“He just started whaling out, hitting the bull over the head,” a witness, Luis Cruz, 53, said Sunday.

The attack left a gash on the bull’s right horn that was about 6 inches long and 3/4 of an inch wide — and quickly became a mini tourist attraction.

As visitors gathered around the bull Sunday morning, a guide from a passing double-decker tour bus directed attention to the sculpture. “That’s the gash,” he said. “See, that’s the gash.”

Police arrested a Dallas man soon after the vandalism. Tevon Varlack, 42, was charged with criminal mischief and disorderly conduct and released. He had no comment when reached by phone Sunday.

The incident startled visitors to the Lower Manhattan landmark that has stood on Broadway near Bowling Green since December 1989, when sculptor Arturo Di Modica installed the bull as a work of guerrilla art. At the time, Modica declared the sculpture a Yuletide symbol of the “strength and power of the American people.”

Di Modica, who paid for the original sculpture, could not be reached for comment Sunday.

Fernando Luis Alvarez, who manages a gallery that works with Di Modica, said he planned to drive to New York City to inspect the damage.

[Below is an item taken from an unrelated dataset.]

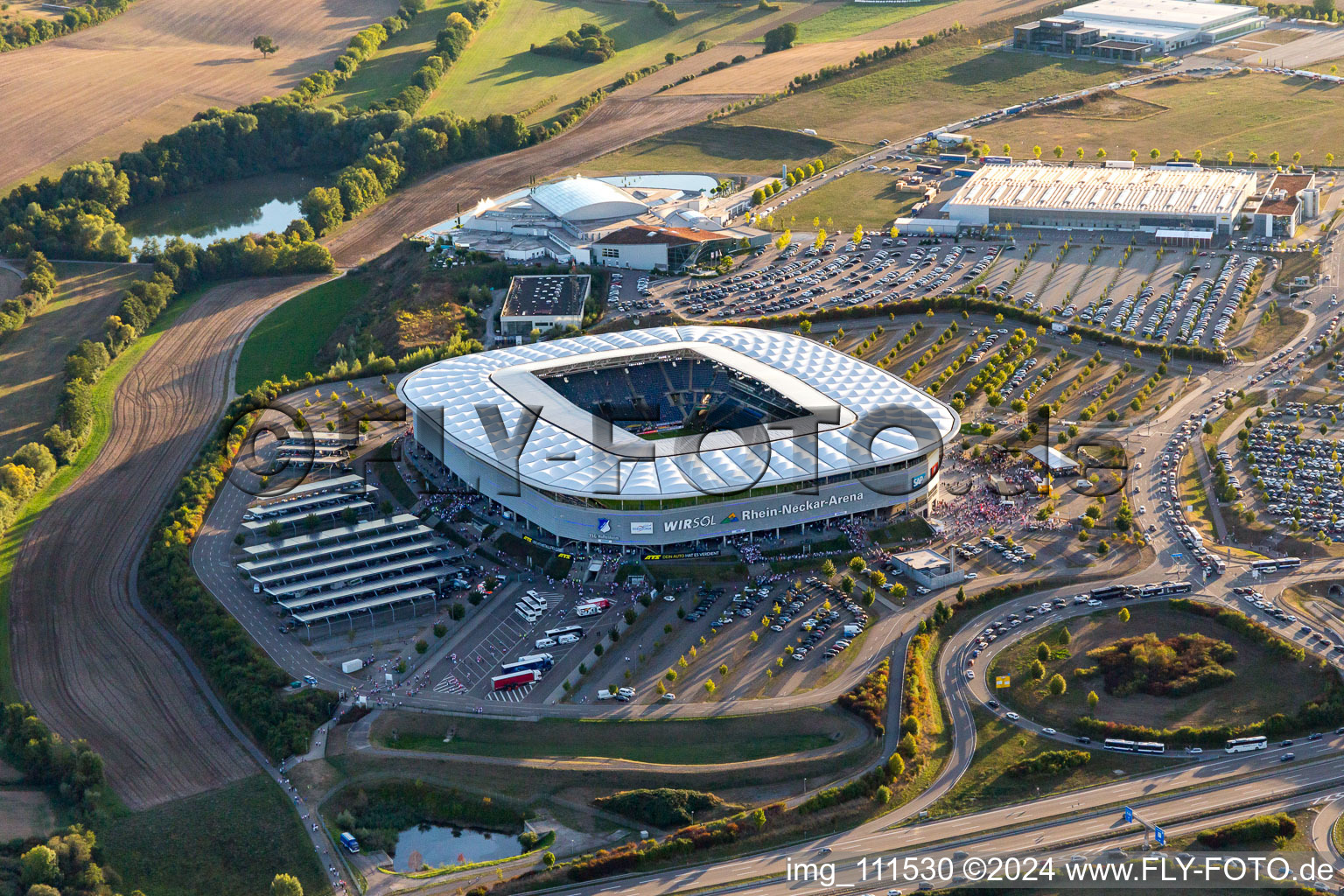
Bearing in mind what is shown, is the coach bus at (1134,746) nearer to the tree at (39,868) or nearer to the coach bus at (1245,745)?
the coach bus at (1245,745)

“I’m a little shaken by this,” he said, adding that “it is sad when people damage these statutes that are so important to society.”

Cruz said he saw a man, who was dressed in a baseball cap, T-shirt and jeans, hanging around near the sculpture for about 10 minutes before moving toward it.

The weapon was made of metal with sharp edges and resembled a makeshift banjo, according to police. It left behind about a dozen deep scratches in addition to the gash. Witnesses said the bull was struck dozens of times, and the sound of the battering was deafening.

Some people scattered. Others seemed to think it was a performance. “While he was hitting the bull, they were trying to take pictures,” Cruz said. “I said, ‘What are you doing? What if this guy turns on you, hits you over the head, kills you?’ They didn’t pay no mind.”

The bull, the symbol of a surging stock market, has been vandalized before. It was splashed with blue paint twice: in 2008 and in 2017. And in 2010, an artist “yarn-bombed” the “Charging Bull” with crochet, which she described as graffiti but with yarn.

On Sunday morning, there was little police presence near the sculpture, and no efforts were made to prevent people from touching or climbing on the bull. More than a hundred tourists lined up to take photographs.

Many did not notice the gash until others pointed it out.

Paola Vallejo, 27, of Mexico City, said she was there to take social-media worthy photos. For her, the real attraction “is the Instagram picture,” she said.

Carlos Swinger, 55, who was visiting from Raleigh, North Carolina, said he was disappointed to see the damage.

“It looks worse than it showed on TV. I didn’t realize that the hole, actually was a hole,” he said. “I thought it was just scratches.”

“You’d think by now,” he said, “we could just all come together and live in peace.”